# What are the implications of a birthday attack on a HMAC?

After collecting approximately $2^{n/2}$ message-tag pairs a collision can be observed. So two different messages (m1 and m2) will have the same tag.

This paper states:

Then, for any string x, (m1,x) and (m2,x) have the same tags (with high probability in the case of HMAC, and with certainty in the case of CMAC). The attacker can then request for the tag of (m1,x), thereby also obtaining the tag if (m2,x).

Does this mean that it is possible to attach any string x on m1 and the tag of it will be the same as the tag for x attached to m2?

If my assumption is true could this be considered as a length extension attack?

• I would think that this is only true for HMAC if a Merkle-Damgård hash function is used – mikeazo Jul 23 '15 at 16:47
• @mikeazo I'm not sure if it is only true for Merkle-Damgård hash functions, but some kind of linearity in the way the input is treated seems required. – Maarten Bodewes Jul 23 '15 at 20:54

This is like stating that $H(C_1|m_1|x|C_2) = H(C_1|m_2|x|C_2)$ if $H(C_1|m_1|C_2) = H(C_1|m_2|C_2)$ for HMAC.

That is probably correct if $H$ is a hash function based on Merkle–Damgård construction (such as SHA-1 and SHA-2) and if $m_1$ and $m_2$ end on block boundaries.

$H(C_1|m_1|C_2) = H(C_1|m_2|C_2)$ implies that the state after hashing $C_1$ and $m_1$ is identical to hashing $C_1$ and $m_2$. So adding any data to either one will result in the same hash.

If however $m$ doesn't end on a block boundary then changing the data coming after $m$ will still alter the state after the block has been hashed; it is extremely unlikely that the result will be the same for $m_1$ and $m_2$ (if $m_1$ and $m_2$ differ for the last block of course). If $m_1$ and $m_2$ can be chosen freely then this situation can be avoided.

The situation for CMAC (and CBC-MAC) will be more or less identical. CBC is however explicit while Merkle–Damgård isn't. So this seems indeed more true for CMAC.

If my assumption is true could this be considered as a length extension attack?

You could call this a length extension attack, it's at least pretty similar to one. With additional data coming after it it's more a kind of insertion attack, but the principles are the same.

Note that this is only applicable to the insertion of $x$, not the rest of the attack.
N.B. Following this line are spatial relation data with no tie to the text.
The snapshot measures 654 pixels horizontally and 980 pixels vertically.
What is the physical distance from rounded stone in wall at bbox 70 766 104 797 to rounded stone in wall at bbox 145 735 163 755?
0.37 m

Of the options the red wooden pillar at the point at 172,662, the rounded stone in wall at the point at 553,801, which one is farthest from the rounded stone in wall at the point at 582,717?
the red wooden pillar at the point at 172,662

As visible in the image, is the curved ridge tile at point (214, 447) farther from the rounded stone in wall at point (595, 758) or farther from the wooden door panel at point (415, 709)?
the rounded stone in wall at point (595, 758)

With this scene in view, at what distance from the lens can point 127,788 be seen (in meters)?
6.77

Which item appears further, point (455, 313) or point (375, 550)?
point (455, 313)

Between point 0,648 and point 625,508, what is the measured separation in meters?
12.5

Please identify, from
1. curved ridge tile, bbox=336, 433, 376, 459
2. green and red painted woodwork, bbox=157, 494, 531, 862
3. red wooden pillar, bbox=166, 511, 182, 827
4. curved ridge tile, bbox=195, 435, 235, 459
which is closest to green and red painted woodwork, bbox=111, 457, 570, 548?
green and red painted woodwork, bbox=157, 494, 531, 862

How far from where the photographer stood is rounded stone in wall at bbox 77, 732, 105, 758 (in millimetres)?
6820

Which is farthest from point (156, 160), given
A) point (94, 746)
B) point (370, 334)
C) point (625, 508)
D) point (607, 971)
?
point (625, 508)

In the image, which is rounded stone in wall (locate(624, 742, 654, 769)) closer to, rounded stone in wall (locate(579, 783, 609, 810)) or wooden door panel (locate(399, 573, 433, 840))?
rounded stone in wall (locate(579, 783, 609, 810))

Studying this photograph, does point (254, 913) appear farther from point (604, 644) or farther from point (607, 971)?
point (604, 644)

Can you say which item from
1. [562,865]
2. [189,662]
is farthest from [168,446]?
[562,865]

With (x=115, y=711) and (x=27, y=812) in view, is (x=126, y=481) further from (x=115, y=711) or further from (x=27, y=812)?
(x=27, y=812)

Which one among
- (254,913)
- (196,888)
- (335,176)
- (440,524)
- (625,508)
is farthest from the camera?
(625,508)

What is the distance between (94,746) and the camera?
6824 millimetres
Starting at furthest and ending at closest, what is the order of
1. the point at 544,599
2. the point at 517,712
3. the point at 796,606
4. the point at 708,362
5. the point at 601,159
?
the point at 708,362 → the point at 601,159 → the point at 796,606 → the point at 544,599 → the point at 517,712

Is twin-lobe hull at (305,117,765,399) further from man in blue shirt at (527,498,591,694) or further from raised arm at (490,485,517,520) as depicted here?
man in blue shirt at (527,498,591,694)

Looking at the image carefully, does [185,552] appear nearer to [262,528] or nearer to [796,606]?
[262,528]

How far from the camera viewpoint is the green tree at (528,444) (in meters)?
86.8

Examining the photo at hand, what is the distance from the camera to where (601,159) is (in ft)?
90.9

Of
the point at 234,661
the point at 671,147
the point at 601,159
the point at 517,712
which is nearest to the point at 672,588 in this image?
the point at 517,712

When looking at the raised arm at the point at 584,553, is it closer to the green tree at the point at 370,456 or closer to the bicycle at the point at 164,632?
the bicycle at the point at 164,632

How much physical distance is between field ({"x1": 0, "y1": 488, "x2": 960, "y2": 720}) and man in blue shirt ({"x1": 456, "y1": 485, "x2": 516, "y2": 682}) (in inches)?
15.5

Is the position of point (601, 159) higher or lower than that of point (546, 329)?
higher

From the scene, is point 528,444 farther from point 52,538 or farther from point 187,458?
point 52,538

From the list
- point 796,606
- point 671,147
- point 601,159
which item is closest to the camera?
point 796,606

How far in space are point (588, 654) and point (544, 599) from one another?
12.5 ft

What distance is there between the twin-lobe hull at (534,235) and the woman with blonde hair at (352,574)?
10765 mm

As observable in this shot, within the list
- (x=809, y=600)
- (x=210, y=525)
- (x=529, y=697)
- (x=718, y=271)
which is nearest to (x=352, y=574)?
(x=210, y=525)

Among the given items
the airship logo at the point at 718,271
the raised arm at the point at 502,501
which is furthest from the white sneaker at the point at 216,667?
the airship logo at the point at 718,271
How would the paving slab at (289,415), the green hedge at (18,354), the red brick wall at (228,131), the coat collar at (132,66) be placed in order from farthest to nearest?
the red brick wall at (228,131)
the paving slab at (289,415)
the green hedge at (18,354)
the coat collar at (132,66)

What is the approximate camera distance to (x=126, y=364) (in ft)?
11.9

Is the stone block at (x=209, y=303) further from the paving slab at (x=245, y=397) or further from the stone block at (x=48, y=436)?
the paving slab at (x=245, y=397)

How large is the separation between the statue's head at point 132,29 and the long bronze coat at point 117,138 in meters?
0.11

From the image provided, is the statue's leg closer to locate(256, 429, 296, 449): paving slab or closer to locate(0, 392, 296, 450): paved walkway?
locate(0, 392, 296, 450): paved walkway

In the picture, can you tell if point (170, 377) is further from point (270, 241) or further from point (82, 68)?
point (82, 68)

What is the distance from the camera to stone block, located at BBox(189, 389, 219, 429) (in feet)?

• It's probably true for most hash functions, especially if they are linear in nature, but it would be possible to construct one that isn't. – Maarten Bodewes Jul 23 '15 at 17:11
• I would say it's an application of a length extension attack on the underlying hash function. – otus Jul 23 '15 at 19:31
• @otus Changed my mind on it. Would you agree with the current definition? – Maarten Bodewes Jul 23 '15 at 20:58

Does this mean that it is possible to attach any string x on m1 and the tag of it will be the same as the tag for x attached to m2?

Yes. If using HMAC, then with high probability, the tag on (m1, x) will be the same as the tag on (m2, x). With CMAC, the attack works with probability 1.

If my assumption is true could this be considered as a length extension attack?

I wouldn't call it a length extension attack. Length extension attacks are typically seen when discussing a MAC of the form $H(k||m)$. Due to the way some hash functions operate, computing a MAC of this form can allow an attacker to get a valid MAC on a message $m||m'$.

So here are some differences between length extension and this birthday-style attack:

1. A length extension attack only requires one query from the bad MAC function. The birthday-style attack requires many. Thus, even for a secure hash function, the traditional length extension will work, but this attack is infeasible for a good hash function.
2. Length extension works with probability 1; this attack works with "high probability" for HMAC, but less than 1.
3. After the initial query, a length extension attack requires no additional queries. After the initial collision, this attack requires one additional query.